▶ _What you are asked to do_: Please give the data below again in full, exactly as it stands.
** START OF Material provided **
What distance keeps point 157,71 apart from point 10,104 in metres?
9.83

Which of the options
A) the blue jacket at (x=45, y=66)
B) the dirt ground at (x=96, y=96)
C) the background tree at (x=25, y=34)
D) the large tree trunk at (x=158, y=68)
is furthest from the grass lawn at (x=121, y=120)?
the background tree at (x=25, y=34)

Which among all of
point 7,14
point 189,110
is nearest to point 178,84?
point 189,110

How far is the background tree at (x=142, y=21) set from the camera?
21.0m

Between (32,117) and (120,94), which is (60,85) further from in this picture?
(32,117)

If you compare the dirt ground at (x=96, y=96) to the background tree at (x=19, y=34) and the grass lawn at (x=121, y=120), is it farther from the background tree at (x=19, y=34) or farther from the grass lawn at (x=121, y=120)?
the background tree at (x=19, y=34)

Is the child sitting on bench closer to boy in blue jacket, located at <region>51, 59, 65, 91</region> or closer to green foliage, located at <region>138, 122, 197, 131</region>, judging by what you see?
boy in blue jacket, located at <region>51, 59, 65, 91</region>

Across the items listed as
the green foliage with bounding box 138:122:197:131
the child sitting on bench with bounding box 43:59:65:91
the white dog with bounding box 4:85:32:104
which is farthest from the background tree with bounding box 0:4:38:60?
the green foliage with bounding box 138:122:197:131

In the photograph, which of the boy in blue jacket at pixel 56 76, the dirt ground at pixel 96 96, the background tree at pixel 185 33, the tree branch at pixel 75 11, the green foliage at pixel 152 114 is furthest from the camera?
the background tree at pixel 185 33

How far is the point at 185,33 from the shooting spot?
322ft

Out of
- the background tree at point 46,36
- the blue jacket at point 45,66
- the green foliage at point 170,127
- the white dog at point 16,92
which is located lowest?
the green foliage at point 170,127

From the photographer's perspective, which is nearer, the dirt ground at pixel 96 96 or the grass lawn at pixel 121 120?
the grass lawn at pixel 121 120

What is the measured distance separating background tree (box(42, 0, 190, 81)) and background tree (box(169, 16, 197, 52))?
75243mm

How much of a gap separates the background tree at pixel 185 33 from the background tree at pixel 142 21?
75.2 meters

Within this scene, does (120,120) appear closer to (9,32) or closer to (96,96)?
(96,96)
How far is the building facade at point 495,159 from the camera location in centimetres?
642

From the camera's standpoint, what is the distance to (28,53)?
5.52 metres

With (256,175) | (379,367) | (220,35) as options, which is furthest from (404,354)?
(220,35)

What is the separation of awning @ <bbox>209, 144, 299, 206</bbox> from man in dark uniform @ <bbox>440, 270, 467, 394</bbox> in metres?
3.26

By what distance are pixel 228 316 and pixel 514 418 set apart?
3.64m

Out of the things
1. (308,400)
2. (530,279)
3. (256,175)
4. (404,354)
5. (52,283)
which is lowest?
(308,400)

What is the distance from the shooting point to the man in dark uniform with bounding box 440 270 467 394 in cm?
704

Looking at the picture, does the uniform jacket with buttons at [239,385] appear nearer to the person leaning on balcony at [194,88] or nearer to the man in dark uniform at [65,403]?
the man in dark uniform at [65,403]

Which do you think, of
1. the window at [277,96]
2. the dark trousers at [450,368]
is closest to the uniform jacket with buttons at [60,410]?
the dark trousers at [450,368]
** END OF Material provided **
▶ _Output of the task_:
What distance keeps point 157,71 apart from point 10,104 in metres?
9.83

Which of the options
A) the blue jacket at (x=45, y=66)
B) the dirt ground at (x=96, y=96)
C) the background tree at (x=25, y=34)
D) the large tree trunk at (x=158, y=68)
is furthest from the grass lawn at (x=121, y=120)?
the background tree at (x=25, y=34)

Which among all of
point 7,14
point 189,110
is nearest to point 178,84?
point 189,110

How far is the background tree at (x=142, y=21) set from the camera?
21.0m

Between (32,117) and (120,94), which is (60,85) further from in this picture?
(32,117)

If you compare the dirt ground at (x=96, y=96) to the background tree at (x=19, y=34) and the grass lawn at (x=121, y=120), is it farther from the background tree at (x=19, y=34) or farther from the grass lawn at (x=121, y=120)?
the background tree at (x=19, y=34)

Is the child sitting on bench closer to boy in blue jacket, located at <region>51, 59, 65, 91</region> or closer to green foliage, located at <region>138, 122, 197, 131</region>, judging by what you see?
boy in blue jacket, located at <region>51, 59, 65, 91</region>

Across the items listed as
the green foliage with bounding box 138:122:197:131
the child sitting on bench with bounding box 43:59:65:91
the white dog with bounding box 4:85:32:104
which is farthest from the background tree with bounding box 0:4:38:60?
the green foliage with bounding box 138:122:197:131

In the photograph, which of the boy in blue jacket at pixel 56 76, the dirt ground at pixel 96 96, the background tree at pixel 185 33, the tree branch at pixel 75 11, the green foliage at pixel 152 114 is furthest from the camera?
the background tree at pixel 185 33

How far is the point at 185,33 from the shooting spot?
322ft

Out of
- the background tree at point 46,36
- the blue jacket at point 45,66
- the green foliage at point 170,127
- the white dog at point 16,92
which is located lowest?
the green foliage at point 170,127

From the photographer's perspective, which is nearer, the dirt ground at pixel 96 96 or the grass lawn at pixel 121 120?
the grass lawn at pixel 121 120

What is the measured distance separating background tree (box(42, 0, 190, 81)) and background tree (box(169, 16, 197, 52))?
75243mm

How much of a gap separates the background tree at pixel 185 33 from the background tree at pixel 142 21?
75.2 meters

Within this scene, does (120,120) appear closer to (9,32) or closer to (96,96)?
(96,96)
How far is the building facade at point 495,159 from the camera location in centimetres?
642

From the camera's standpoint, what is the distance to (28,53)?
5.52 metres

With (256,175) | (379,367) | (220,35) as options, which is furthest from (404,354)?
(220,35)

What is the separation of awning @ <bbox>209, 144, 299, 206</bbox> from man in dark uniform @ <bbox>440, 270, 467, 394</bbox> in metres?
3.26

By what distance are pixel 228 316 and pixel 514 418 set apart?
3.64m

Out of the things
1. (308,400)
2. (530,279)
3. (256,175)
4. (404,354)
5. (52,283)
which is lowest?
(308,400)

What is the distance from the shooting point to the man in dark uniform with bounding box 440 270 467 394 in cm?
704

Looking at the picture, does the uniform jacket with buttons at [239,385] appear nearer to the person leaning on balcony at [194,88] or nearer to the man in dark uniform at [65,403]?
the man in dark uniform at [65,403]

Which do you think, of
1. the window at [277,96]
2. the dark trousers at [450,368]
is closest to the uniform jacket with buttons at [60,410]?
the dark trousers at [450,368]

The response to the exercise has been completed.